*EXERCISE TEXT*
Returns: A pointer to the newly allocated ListyInt struct, or NULL if dynamic memory allocation fails
or if str is NULL.
Continued on the following page…
char *listyIntToString(ListyInt *listy);
Description: Convert the integer represented by listy to a dynamically allocated string, and return a
pointer to that string (i.e., return the base address of the char array). Be sure to properly terminate the
string with a null sentinel (‘\0’). If listy is NULL, or if any calls to malloc() fail, simply return NULL.
The runtime for this function must not exceed O(n) (where n is the length of the list).
Returns: A pointer to the dynamically allocated string, or NULL if dynamic memory allocation fails at
any point or if listy is NULL.
ListyInt *uintToListyInt(unsigned int n);
Description: Convert the unsigned integer n to ListyInt format. If any dynamic memory allocation
functions fail within this function, return NULL, but be careful to avoid memory leaks when you do so.
Your runtime for this function cannot exceed O(k), where k is the number of digits in n.
Returns: A pointer to the newly allocated ListyInt struct, or NULL if dynamic memory allocation fails at
any point.
unsigned int *listyIntToUint(ListyInt *listy);
Description: Convert the integer represented by listy to a dynamically allocated unsigned int, and return
a pointer to that value. If listy is NULL, simply return NULL. If the integer represented by listy exceeds
the maximum unsigned int value defined in limits.h, return NULL.
Note: The sole reason this function returns a pointer instead of an unsigned int is so that we can return
NULL to signify failure in cases where listy cannot be represented as an unsigned int.
Returns: A pointer to the dynamically allocated unsigned integer, or NULL if the value cannot be
represented as an unsigned integer (including the case where listy is NULL).
void plusPlus(ListyInt *listy);
Description: Increment the value held in listy by one. If listy is NULL, simply return. You don’t
necessarily have to use this function anywhere else in your program. It’s just here as an additional
exercise.
Special Note: If any dynamic memory allocation functions fail within this function, simply leave the
value in listy unmodified. (Such a failure is unlikely anyway, and will not be explicitly tested for this
particular function.)

*COLLECTED MATERIAL*

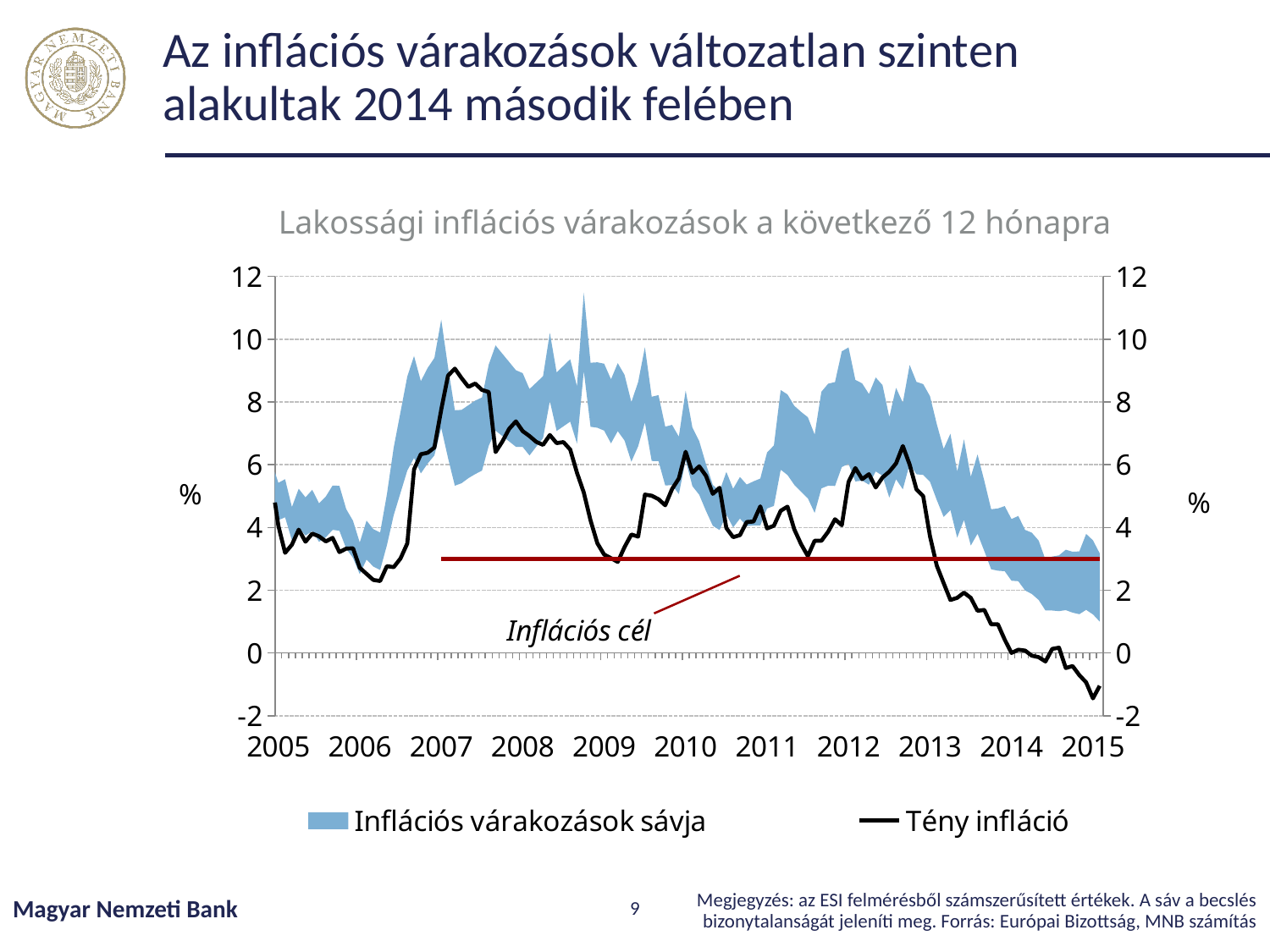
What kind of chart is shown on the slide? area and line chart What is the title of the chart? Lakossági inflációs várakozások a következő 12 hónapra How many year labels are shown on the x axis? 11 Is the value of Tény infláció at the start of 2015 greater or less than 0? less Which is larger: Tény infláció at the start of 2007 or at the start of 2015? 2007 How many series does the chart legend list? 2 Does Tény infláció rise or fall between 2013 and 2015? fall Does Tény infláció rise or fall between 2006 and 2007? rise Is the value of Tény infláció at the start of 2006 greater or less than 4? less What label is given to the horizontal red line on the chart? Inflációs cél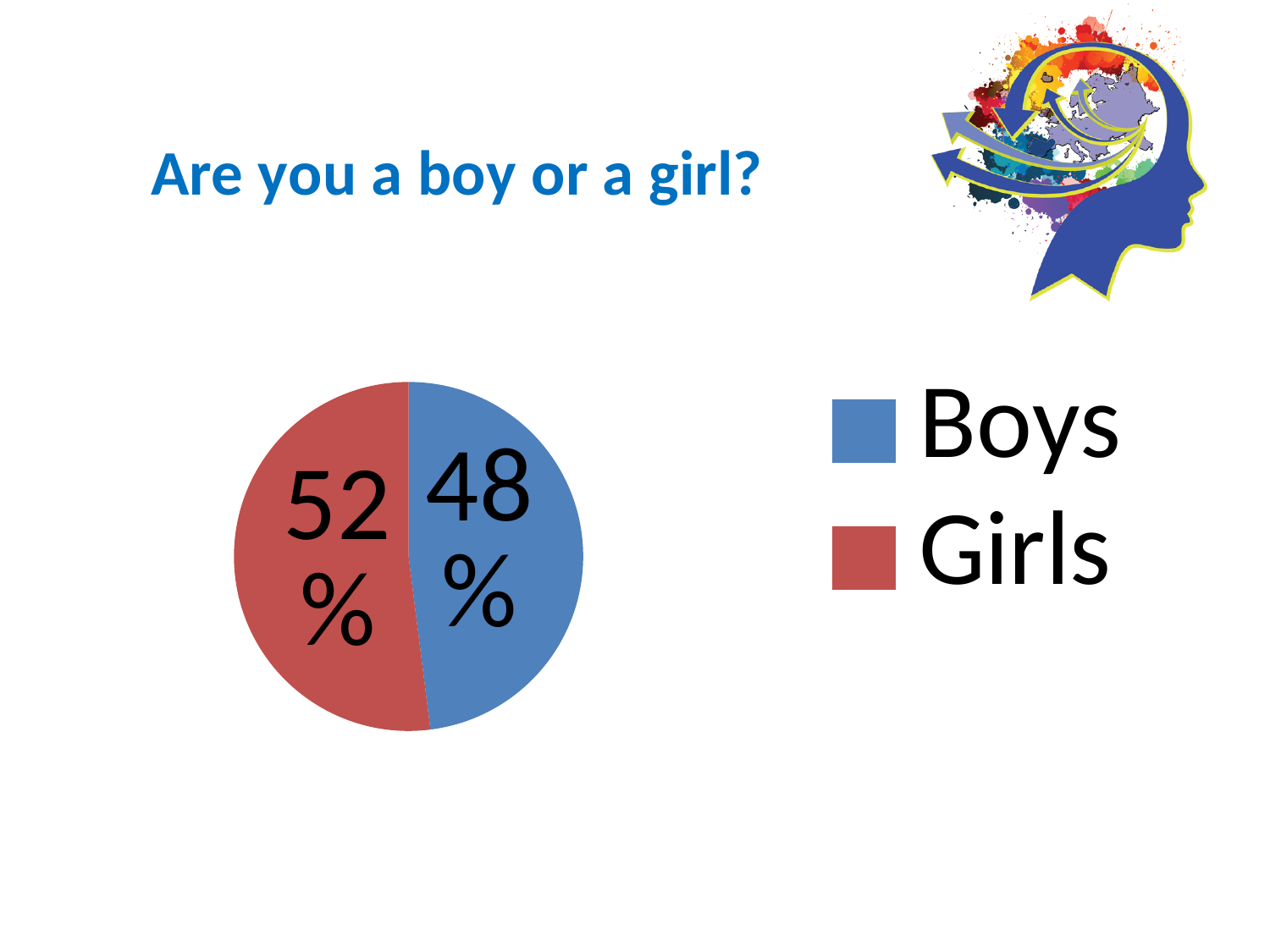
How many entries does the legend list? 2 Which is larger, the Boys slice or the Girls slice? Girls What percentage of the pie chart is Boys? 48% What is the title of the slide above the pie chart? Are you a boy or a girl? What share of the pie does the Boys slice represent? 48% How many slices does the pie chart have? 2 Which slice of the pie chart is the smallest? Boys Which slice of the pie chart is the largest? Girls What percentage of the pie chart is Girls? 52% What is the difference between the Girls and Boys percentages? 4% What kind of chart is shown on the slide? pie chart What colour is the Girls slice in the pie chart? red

*TASK OBJECTIVE*
Transcribe the ListyInt function specifications word for word, beginning with the words "ListyInt *uintToListyInt(unsigned int" and stopping after "limits.h, return NULL.".

*WRITTEN RESPONSE*
ListyInt *uintToListyInt(unsigned int n);
Description: Convert the unsigned integer n to ListyInt format. If any dynamic memory allocation
functions fail within this function, return NULL, but be careful to avoid memory leaks when you do so.
Your runtime for this function cannot exceed O(k), where k is the number of digits in n.
Returns: A pointer to the newly allocated ListyInt struct, or NULL if dynamic memory allocation fails at
any point.
unsigned int *listyIntToUint(ListyInt *listy);
Description: Convert the integer represented by listy to a dynamically allocated unsigned int, and return
a pointer to that value. If listy is NULL, simply return NULL. If the integer represented by listy exceeds
the maximum unsigned int value defined in limits.h, return NULL.